The metadata are organized as a tree. For example the Citation metadata contains one or many ResponsibleParty elements, each of them containing a Contact element, which contains a Telephone element, etc. For each node, there is many information that can be displayed in columns:

  • A description of the element.
  • The type of values (String, double, etc).
  • The range of valid values (if the type is numeric), or an enumeration of valid values (if the type is a code list).
  • The value stored in the element, or the default value.

The current Geotk library provides an indirect way to view metadata in such tree table: create an IIOMetadata view from the metadata, then create a TreeTableModel view from the IIOMetadata. A more direct way may be provided in a future version.

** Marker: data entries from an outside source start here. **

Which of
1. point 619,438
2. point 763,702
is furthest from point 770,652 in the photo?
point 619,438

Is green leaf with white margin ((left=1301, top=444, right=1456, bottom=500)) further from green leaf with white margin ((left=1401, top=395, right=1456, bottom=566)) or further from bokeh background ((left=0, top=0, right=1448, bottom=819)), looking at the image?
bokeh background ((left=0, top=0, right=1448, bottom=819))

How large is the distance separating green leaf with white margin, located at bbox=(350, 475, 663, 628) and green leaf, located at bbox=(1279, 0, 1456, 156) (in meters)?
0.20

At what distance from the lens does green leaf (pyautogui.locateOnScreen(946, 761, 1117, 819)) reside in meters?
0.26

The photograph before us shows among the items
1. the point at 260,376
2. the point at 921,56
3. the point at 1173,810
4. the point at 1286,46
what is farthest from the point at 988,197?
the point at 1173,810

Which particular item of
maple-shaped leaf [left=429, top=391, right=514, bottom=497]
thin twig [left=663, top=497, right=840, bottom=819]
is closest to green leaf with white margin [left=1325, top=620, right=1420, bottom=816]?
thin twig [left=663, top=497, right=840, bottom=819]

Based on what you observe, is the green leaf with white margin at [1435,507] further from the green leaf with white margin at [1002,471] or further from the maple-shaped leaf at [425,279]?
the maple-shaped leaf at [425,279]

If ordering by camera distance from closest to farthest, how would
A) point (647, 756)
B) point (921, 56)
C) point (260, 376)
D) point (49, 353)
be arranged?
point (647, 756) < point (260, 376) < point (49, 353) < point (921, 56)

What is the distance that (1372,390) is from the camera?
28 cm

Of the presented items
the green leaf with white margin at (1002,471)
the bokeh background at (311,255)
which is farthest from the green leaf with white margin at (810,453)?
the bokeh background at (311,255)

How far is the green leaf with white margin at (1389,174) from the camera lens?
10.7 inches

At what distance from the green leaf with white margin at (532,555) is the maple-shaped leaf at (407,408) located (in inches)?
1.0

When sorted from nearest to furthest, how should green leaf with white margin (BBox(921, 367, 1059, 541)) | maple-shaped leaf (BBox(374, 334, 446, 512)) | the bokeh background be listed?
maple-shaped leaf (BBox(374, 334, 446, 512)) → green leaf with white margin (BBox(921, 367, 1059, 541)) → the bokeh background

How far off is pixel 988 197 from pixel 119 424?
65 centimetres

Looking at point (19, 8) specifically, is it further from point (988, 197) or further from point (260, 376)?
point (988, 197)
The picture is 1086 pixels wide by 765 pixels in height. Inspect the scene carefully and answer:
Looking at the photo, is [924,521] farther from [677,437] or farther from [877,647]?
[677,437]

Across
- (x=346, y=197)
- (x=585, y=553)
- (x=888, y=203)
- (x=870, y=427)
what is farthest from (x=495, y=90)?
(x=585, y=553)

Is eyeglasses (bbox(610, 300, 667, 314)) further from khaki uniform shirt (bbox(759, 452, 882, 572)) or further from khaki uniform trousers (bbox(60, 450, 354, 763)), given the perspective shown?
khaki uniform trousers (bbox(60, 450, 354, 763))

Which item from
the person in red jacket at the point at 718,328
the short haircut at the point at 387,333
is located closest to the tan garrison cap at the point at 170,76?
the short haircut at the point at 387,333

As a table record in a database (using org.geotoolkit.metadata.sql)

It is possible to etablish the following mapping between metadata and a SQL database:

  • Each metadata interface maps to a table of the same name in the database.
  • Each property in the above interface maps to a column of the same name in the above table.
  • Each instance of the above interface is a record in the above table.

Using Java reflection, it is possible to generate implementations of the metadata interfaces where each call to a getter method is translated into a SQL query for the above database.

How Metadata are marshalled

The ISO 19139 standard defines how ISO 19115 metadata shall be represented in XML. The Geotk library supports XML marshalling and unmarshalling with JAXB annotations.

Only the implementation classes defined in the org.geotoolkit.metadata.iso packages are annotated for JAXB marshalling. If a metadata is implemented by an other package (for example org.geotoolkit.metadata.sql), then it shall be converted to an annotated class before to be marshalled. All Geotk annotated classes provide a copy constructor for this purpose. A shallow copy is sufficient; JAXB adapters will convert the elements on-the-fly when needed.

The annotated classes can be given to a JAXB Marshaller. For best results, it shall be a marshaller obtained from the org.geotoolkit.xml.MarshallerPool, otherwise some XML outputs may be incomplete (missing namespaces for instance).